[YOUR INSTRUCTIONS] Copy every line from the one that holds "меф VHQ Майский" to the end of the records below, exactly and with nothing else, but without any pictures.

[SOURCE MATERIAL]
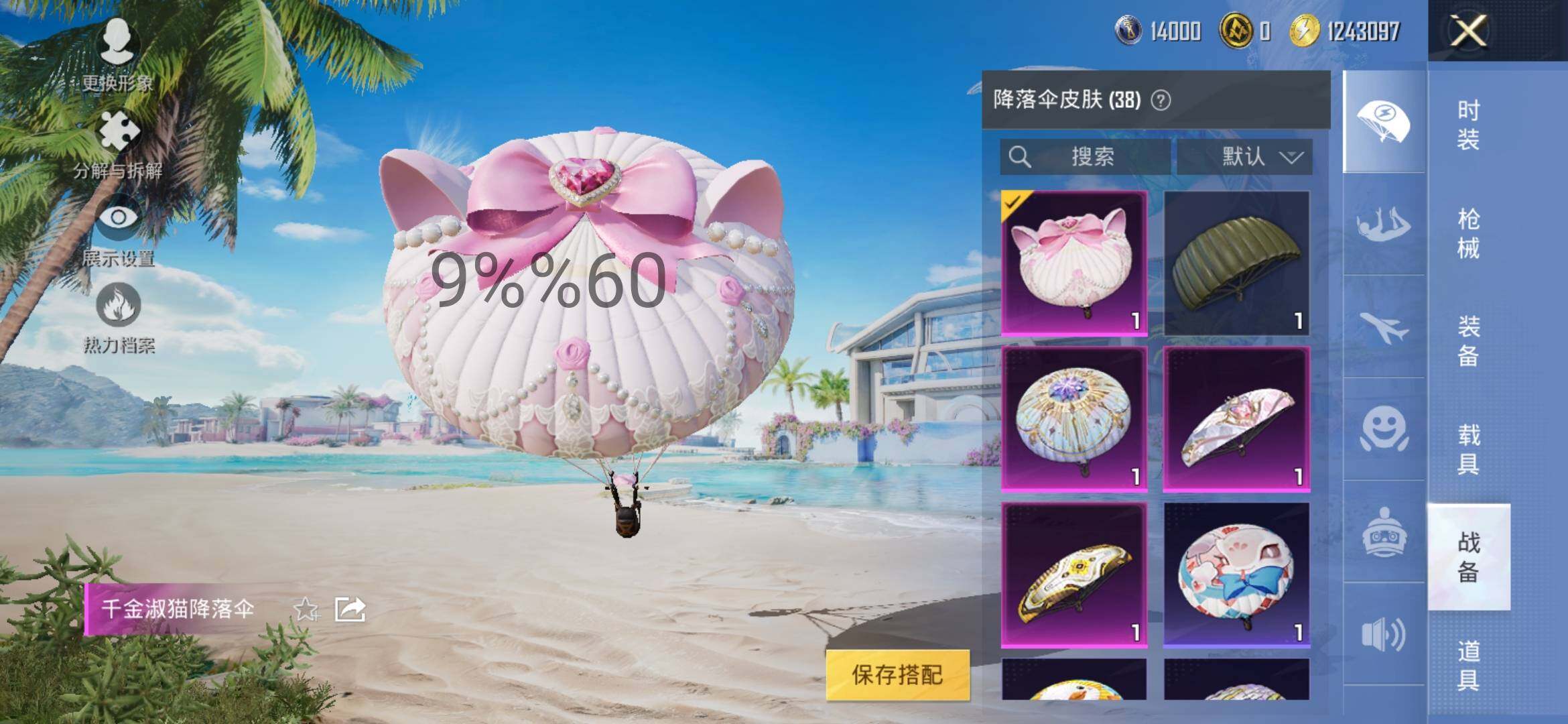 HPYXS3295558和平精英账号详情图10 HPYXS3295558和平精英账号详情图10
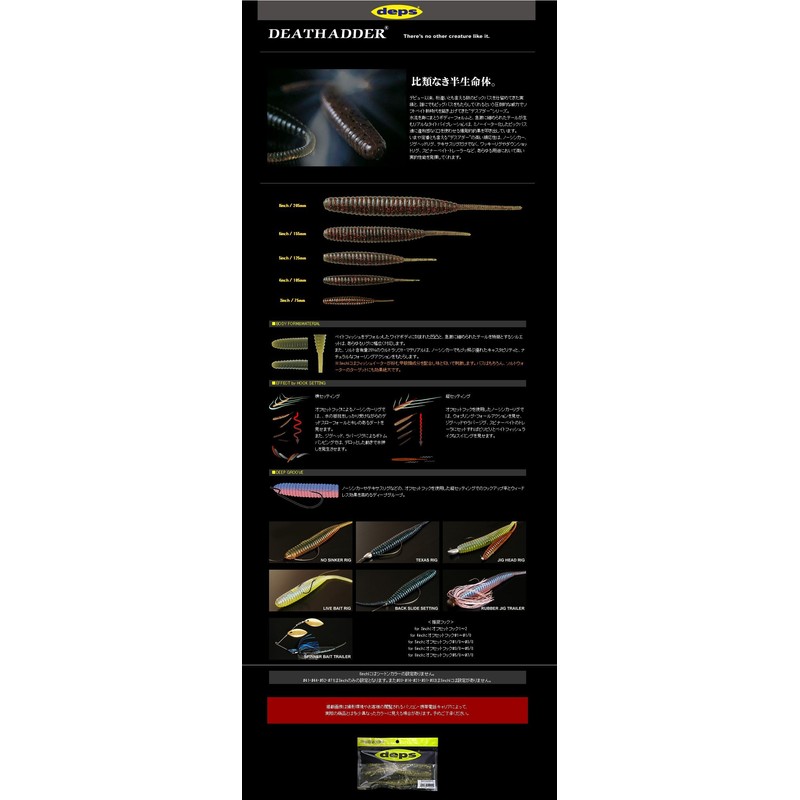 deps Worm Death Adder 4" Bubblegum Pink #27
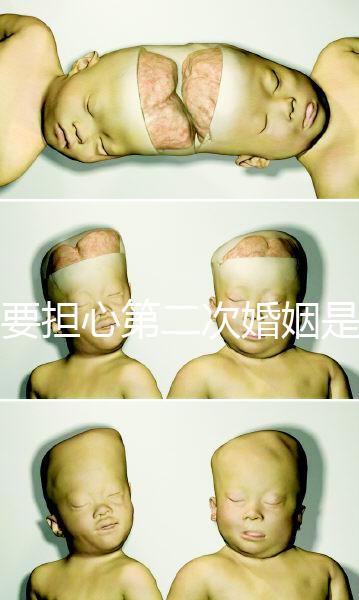 不要擔心第二次婚姻是否會收回離婚證書,如何理解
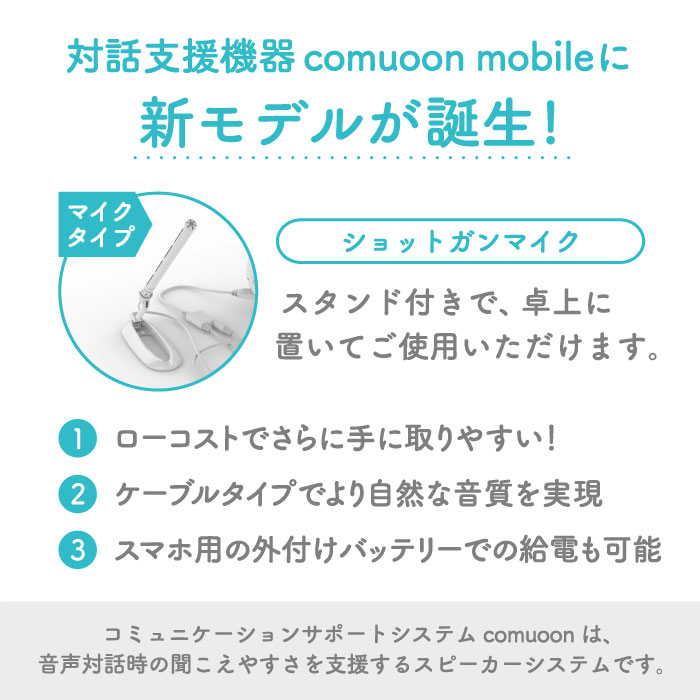 対話支援機器comuoon mobile Lite type SG【ユニバーサル・サウンドデザイン】 [FBJ008]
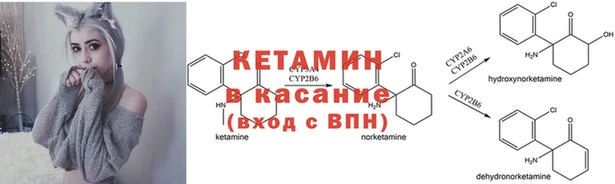 MDMA Premium VHQ Бородино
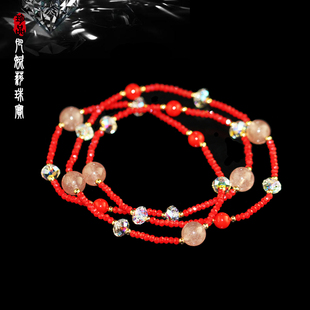 凡妮莎优雅时尚 B02 百搭施家水晶天然草莓晶粉水晶多层手链手串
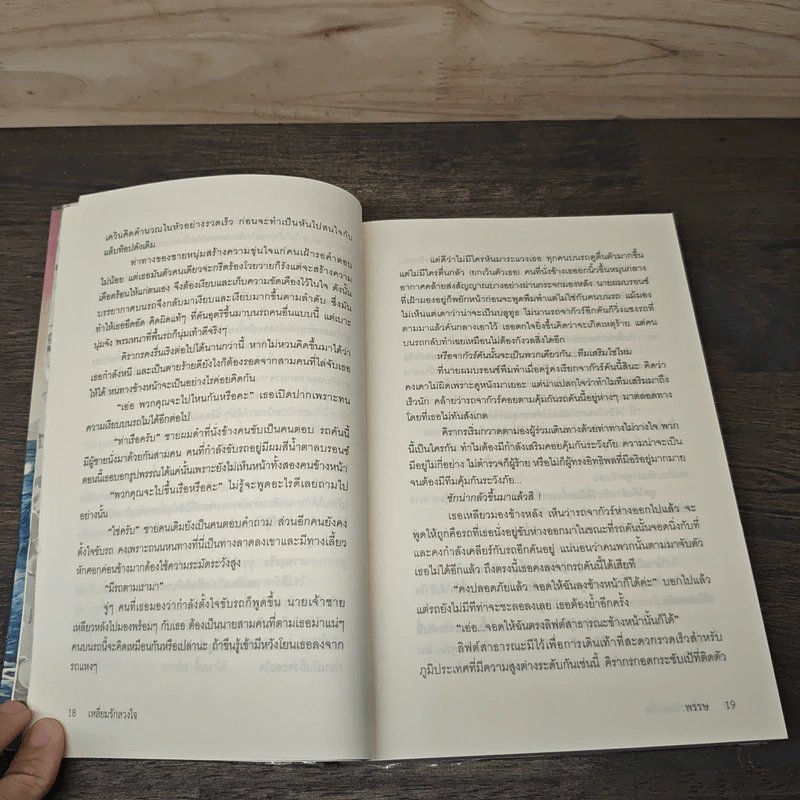 เหลี่ยมรักลวงใจ - พรรษ รูปที่ 8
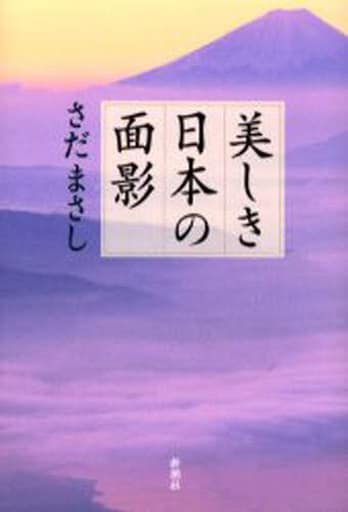美しき日本の面影 さだ まさし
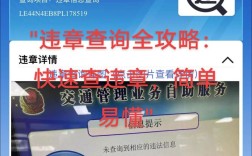 沧州车辆违章查询 沧州车辆违章查询电话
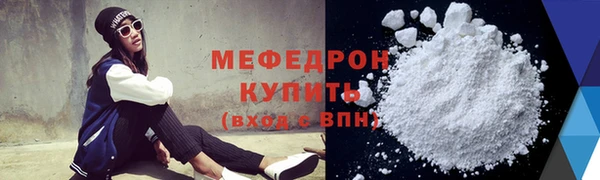 меф VHQ Майский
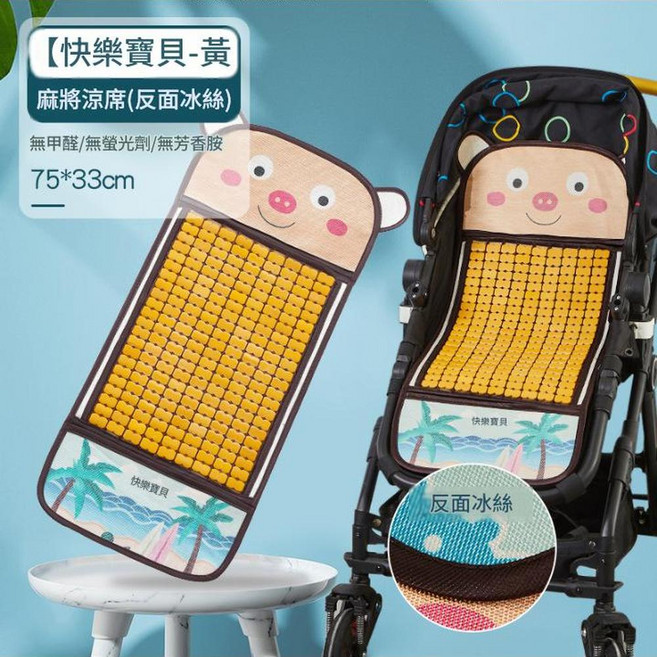 快樂寶貝 嬰兒推車涼席墊 無甲醛/無螢光劑/無芳香胺, 麻將推車涼蓆黃色 74*35cm, 1套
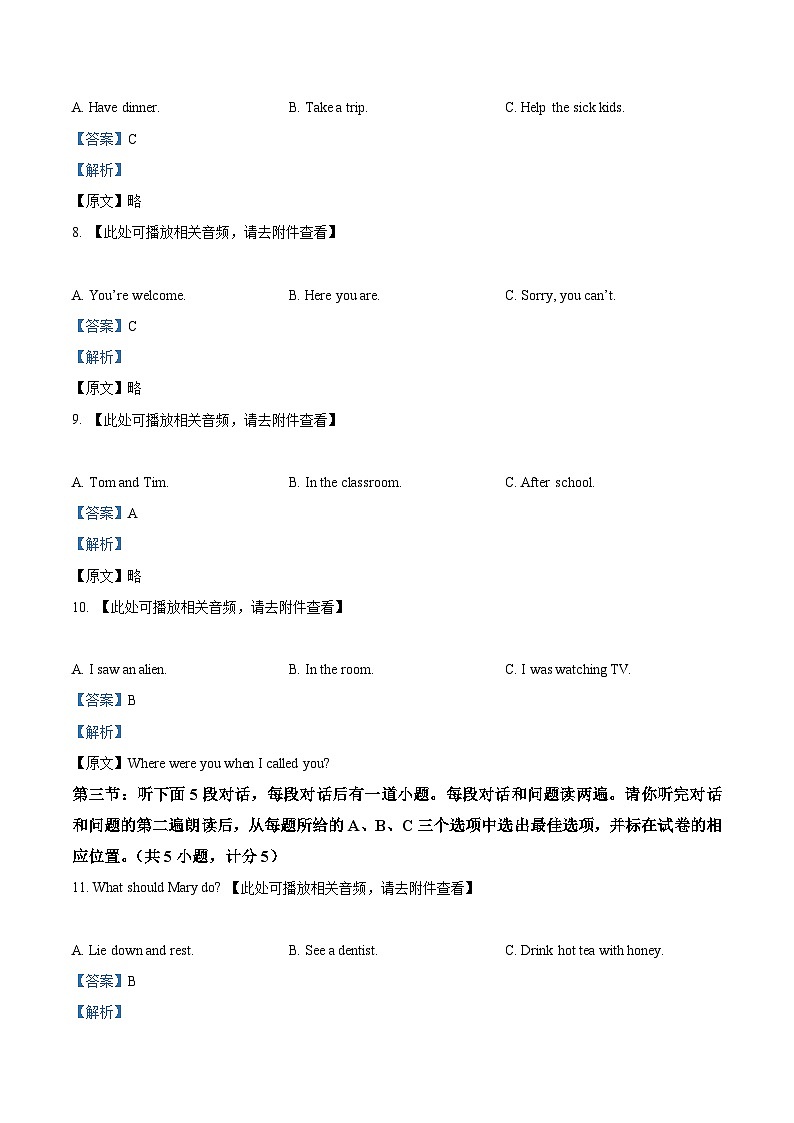 山东省菏泽市曹县2023-2024学年八年级下学期期中英语试题（含听力）（解析版）第3页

[ANSWER BOX]
 меф VHQ Майский
 快樂寶貝 嬰兒推車涼席墊 無甲醛/無螢光劑/無芳香胺, 麻將推車涼蓆黃色 74*35cm, 1套
 山东省菏泽市曹县2023-2024学年八年级下学期期中英语试题（含听力）（解析版）第3页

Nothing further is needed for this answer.